--- START OF Data ---
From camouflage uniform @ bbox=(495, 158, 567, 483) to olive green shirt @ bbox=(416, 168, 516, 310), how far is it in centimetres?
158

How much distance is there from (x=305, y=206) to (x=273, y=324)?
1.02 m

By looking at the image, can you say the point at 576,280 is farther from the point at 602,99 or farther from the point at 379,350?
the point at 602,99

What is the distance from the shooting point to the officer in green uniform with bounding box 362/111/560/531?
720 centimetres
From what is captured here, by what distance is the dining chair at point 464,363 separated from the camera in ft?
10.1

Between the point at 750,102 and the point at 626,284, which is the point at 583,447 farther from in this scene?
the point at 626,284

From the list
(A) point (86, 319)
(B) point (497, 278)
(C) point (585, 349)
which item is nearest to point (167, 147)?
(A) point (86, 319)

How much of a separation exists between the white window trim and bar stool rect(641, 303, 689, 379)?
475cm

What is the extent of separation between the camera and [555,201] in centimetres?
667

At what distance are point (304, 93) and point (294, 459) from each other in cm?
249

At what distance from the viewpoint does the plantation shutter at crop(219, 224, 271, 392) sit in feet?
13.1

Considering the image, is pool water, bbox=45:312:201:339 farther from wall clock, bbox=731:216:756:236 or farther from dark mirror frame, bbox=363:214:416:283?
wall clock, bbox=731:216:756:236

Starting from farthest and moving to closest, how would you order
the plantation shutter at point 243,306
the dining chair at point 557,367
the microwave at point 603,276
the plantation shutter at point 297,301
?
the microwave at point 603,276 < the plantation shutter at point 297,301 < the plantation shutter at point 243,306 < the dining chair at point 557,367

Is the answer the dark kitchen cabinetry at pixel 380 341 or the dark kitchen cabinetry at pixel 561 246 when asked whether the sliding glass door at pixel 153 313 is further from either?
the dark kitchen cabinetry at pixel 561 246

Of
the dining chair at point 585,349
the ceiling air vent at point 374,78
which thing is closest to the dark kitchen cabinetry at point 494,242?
--- END OF Data ---
Stated goal
Quote exactly the line containing "Starting from farthest" and every later line through the end of the listing, and no other lines.

Solution to this task
Starting from farthest and moving to closest, how would you order
the plantation shutter at point 243,306
the dining chair at point 557,367
the microwave at point 603,276
the plantation shutter at point 297,301
?
the microwave at point 603,276 < the plantation shutter at point 297,301 < the plantation shutter at point 243,306 < the dining chair at point 557,367

Is the answer the dark kitchen cabinetry at pixel 380 341 or the dark kitchen cabinetry at pixel 561 246 when asked whether the sliding glass door at pixel 153 313 is further from either?
the dark kitchen cabinetry at pixel 561 246

Of
the dining chair at point 585,349
the ceiling air vent at point 374,78
which thing is closest to the dark kitchen cabinetry at point 494,242?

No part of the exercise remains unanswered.